Mali's ruling junta has said France's military pullout after nine years of battling militants in its former colony would usher in an era of improved security in the West African country.
The government "takes note of this final withdrawal", its spokesperson Abdoulaye Maiga said in a statement on Friday.
It "reassures the Malian population that, thanks to the rise in power of the brave Malian forces, more successes will be recorded against the terrorist groups," he said.
"People's security will be considerably improved."
France on Monday said its last remaining troops had quit Mali.
It said its anti-militant Barkhane operation in the Sahel region would retain around 3,000 troops even after the Mali drawdown, many of them based in Niger.
Relations between Bamako and Paris have soured following two military coups in Mali since 2020.

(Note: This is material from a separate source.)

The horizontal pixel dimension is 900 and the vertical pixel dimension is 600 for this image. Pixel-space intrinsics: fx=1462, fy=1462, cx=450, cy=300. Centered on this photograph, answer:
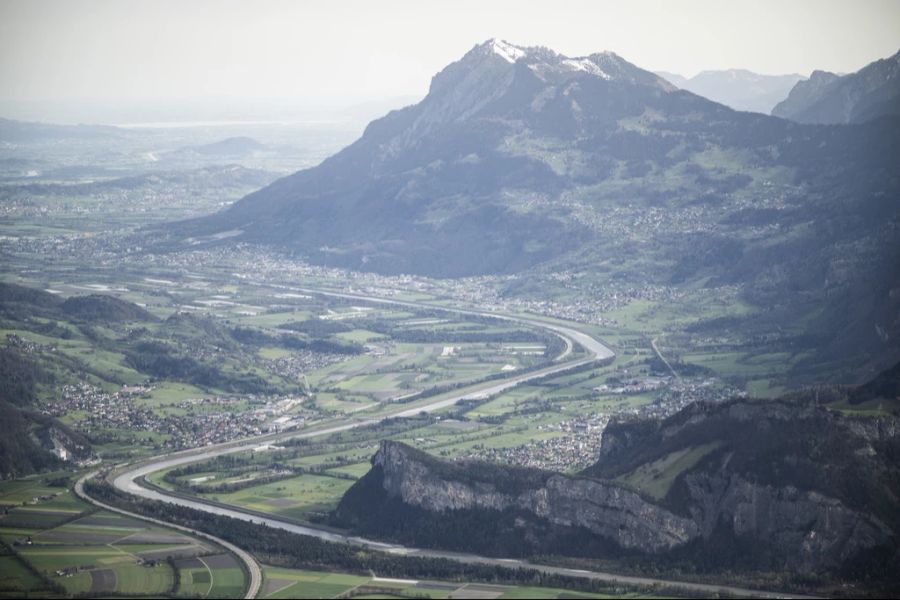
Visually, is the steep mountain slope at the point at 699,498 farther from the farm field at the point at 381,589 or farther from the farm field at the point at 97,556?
the farm field at the point at 97,556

The arrival of Russian paramilitaries in the Sahel country at the invitation of the government was a key factor in France's decision to pull out its forces.
Defence Minister Sadio Camara this week travelled to Russia and was still there on Friday.
On Monday, Foreign Minister Abdoulaye Diop in a letter to the Chinese presidency of the UN Security Council accused France of "acts of aggression" and of backing militants.
Diop claimed that French forces committed "frequent violations" of Malian airspace, suggesting the flights were "to collect intelligence for the benefit of terrorist groups... and to drop arms and ammunition to them".
France responded by condemning the "increasing manipulation of information" about its military withdrawal.